SHORT EXERCISE: Reproduce the items word for word, starting at the line that contains "From the presented" and continuing through the last line of the items.

## BEGIN DATASET ROWS

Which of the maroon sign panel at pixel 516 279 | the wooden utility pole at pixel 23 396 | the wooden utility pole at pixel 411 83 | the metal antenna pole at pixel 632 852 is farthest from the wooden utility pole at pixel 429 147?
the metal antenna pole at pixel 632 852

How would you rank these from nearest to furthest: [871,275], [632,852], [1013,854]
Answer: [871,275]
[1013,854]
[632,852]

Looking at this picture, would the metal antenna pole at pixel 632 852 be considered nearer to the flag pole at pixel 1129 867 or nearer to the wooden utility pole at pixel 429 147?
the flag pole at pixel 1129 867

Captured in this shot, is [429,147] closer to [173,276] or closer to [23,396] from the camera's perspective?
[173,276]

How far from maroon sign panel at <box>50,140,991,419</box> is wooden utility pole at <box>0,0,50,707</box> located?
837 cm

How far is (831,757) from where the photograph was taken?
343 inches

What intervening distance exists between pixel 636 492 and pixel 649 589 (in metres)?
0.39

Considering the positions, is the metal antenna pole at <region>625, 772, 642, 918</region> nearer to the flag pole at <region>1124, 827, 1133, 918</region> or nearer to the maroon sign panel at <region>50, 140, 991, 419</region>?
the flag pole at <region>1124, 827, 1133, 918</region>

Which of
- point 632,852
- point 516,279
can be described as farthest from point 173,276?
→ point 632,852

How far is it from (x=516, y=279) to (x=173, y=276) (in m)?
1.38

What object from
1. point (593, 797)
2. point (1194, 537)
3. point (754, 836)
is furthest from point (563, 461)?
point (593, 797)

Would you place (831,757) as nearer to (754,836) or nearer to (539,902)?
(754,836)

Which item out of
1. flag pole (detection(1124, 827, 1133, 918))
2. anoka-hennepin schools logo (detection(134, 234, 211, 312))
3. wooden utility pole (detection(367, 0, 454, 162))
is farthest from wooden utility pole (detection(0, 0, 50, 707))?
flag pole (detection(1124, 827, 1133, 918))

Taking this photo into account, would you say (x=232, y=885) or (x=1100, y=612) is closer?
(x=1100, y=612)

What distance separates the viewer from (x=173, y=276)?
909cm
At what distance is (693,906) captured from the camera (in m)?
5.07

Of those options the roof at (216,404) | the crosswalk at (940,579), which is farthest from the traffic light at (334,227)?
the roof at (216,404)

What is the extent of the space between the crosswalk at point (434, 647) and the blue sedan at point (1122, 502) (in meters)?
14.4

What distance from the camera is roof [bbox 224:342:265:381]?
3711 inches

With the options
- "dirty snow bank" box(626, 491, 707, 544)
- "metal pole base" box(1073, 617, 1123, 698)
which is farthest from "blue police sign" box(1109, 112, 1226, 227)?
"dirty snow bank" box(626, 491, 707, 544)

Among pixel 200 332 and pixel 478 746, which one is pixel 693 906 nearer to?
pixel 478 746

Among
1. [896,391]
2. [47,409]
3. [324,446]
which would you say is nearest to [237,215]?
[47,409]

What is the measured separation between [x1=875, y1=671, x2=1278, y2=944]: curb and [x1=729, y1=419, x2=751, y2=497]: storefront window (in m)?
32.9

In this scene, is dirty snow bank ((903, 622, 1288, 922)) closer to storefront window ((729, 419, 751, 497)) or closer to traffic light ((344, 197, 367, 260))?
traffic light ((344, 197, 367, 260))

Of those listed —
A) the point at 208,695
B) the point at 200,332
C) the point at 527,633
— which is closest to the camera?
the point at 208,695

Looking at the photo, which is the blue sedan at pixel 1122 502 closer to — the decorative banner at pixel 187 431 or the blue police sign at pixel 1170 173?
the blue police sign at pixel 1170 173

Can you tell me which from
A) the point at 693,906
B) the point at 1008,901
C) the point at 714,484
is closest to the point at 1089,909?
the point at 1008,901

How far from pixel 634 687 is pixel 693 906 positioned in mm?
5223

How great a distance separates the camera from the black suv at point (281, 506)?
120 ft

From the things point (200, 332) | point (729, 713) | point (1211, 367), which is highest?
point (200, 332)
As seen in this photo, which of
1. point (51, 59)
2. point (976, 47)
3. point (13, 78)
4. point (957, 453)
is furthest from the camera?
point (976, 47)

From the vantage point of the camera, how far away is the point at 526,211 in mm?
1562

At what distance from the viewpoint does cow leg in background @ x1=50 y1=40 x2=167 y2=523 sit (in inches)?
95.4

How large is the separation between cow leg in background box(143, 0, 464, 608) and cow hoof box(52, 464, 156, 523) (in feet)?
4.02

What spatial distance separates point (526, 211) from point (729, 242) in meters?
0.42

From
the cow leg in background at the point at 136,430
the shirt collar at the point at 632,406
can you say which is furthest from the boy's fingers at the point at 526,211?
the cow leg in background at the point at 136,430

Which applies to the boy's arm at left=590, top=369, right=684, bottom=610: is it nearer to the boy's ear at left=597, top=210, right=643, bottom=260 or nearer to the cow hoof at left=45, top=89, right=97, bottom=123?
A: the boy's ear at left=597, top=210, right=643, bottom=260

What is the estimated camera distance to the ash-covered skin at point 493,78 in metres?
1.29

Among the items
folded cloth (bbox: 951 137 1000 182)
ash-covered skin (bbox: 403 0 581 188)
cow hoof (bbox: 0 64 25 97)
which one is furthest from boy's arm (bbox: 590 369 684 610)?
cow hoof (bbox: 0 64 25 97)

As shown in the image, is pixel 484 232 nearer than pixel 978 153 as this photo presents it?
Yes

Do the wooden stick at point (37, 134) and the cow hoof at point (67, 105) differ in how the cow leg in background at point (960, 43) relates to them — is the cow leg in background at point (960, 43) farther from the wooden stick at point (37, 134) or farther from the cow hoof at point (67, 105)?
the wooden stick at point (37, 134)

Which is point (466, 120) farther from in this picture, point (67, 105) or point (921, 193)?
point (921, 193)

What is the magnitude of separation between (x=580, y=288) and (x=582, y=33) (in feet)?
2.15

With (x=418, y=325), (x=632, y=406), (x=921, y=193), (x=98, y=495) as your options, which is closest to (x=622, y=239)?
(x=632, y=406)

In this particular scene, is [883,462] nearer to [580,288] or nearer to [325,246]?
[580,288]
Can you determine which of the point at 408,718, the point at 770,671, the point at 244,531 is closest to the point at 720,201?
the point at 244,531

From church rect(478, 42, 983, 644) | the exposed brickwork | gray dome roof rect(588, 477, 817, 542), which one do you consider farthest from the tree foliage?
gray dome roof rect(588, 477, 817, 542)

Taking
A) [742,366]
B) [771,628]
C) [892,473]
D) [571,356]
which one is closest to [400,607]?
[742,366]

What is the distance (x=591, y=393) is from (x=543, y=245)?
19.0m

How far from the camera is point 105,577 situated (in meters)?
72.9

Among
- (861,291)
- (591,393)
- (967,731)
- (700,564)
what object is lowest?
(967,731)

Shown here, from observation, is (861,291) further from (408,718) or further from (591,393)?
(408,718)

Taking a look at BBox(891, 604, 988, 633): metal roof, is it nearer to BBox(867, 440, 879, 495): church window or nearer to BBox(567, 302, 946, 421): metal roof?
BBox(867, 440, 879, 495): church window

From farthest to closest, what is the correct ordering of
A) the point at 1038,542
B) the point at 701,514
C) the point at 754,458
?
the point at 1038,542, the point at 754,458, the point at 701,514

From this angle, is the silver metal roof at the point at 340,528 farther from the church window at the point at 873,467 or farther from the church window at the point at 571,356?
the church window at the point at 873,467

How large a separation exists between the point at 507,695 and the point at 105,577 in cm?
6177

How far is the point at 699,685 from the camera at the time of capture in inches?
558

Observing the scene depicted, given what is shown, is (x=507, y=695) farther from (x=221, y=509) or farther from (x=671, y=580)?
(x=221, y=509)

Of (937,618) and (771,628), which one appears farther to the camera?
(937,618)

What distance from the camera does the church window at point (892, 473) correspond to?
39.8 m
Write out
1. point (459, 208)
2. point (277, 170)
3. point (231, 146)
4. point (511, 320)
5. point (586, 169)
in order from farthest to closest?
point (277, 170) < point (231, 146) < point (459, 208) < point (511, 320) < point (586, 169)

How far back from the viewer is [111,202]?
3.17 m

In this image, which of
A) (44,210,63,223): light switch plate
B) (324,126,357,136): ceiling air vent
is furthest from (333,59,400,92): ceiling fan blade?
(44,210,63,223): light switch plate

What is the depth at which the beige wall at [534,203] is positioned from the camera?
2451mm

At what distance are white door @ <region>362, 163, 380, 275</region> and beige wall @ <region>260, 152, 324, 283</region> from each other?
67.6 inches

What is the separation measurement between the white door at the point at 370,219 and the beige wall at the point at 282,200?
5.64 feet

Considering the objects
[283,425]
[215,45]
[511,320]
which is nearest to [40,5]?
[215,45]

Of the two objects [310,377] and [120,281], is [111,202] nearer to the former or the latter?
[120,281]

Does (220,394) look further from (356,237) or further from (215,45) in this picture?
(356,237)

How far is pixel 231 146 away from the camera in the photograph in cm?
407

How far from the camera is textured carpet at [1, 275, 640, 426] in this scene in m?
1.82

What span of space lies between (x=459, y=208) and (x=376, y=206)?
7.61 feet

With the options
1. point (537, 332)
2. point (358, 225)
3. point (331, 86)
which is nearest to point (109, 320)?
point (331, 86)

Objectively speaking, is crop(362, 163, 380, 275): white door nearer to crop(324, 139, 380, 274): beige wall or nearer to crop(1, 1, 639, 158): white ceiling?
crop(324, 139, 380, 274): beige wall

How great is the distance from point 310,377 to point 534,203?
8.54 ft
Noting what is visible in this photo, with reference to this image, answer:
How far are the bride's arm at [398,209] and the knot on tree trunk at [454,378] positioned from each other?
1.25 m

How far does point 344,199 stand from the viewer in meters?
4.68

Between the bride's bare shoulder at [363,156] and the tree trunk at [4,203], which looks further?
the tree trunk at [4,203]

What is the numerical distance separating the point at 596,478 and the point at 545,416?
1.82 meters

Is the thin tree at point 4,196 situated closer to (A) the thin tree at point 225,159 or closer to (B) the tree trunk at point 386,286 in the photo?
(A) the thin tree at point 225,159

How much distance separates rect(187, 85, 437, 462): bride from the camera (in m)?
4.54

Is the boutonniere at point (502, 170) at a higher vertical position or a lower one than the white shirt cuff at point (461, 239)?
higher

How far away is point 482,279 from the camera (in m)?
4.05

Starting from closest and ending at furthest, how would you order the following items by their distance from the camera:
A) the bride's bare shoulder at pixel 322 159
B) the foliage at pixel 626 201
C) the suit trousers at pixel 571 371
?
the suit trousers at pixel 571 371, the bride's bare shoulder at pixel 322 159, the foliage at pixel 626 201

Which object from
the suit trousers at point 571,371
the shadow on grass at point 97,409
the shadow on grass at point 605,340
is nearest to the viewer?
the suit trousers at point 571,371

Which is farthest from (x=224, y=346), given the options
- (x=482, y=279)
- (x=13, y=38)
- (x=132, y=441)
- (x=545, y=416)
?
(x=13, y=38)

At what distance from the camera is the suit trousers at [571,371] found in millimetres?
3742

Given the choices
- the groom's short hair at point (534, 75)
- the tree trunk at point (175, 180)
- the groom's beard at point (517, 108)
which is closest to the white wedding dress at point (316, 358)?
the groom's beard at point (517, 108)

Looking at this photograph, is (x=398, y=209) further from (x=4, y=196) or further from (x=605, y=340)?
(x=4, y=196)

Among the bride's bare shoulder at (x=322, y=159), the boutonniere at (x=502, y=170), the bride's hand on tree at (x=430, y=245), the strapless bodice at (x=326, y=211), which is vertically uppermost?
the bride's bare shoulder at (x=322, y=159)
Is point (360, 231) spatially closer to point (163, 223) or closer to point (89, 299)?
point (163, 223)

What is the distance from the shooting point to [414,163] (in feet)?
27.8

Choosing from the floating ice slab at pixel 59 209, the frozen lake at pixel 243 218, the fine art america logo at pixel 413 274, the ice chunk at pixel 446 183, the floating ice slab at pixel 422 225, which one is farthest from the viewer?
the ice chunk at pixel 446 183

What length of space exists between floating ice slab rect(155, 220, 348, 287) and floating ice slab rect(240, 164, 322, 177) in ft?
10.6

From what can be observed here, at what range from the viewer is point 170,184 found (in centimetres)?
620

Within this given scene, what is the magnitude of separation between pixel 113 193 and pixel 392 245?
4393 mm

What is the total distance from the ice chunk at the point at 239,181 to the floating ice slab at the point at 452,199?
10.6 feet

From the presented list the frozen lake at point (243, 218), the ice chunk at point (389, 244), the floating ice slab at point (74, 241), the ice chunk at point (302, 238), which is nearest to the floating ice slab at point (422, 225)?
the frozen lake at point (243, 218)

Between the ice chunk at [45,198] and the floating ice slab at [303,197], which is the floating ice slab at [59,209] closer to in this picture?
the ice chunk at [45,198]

## END DATASET ROWS

FINAL ANSWER:
From the presented list the frozen lake at point (243, 218), the ice chunk at point (389, 244), the floating ice slab at point (74, 241), the ice chunk at point (302, 238), which is nearest to the floating ice slab at point (422, 225)?
the frozen lake at point (243, 218)

Between the ice chunk at [45,198] and the floating ice slab at [303,197], which is the floating ice slab at [59,209] closer to in this picture?
the ice chunk at [45,198]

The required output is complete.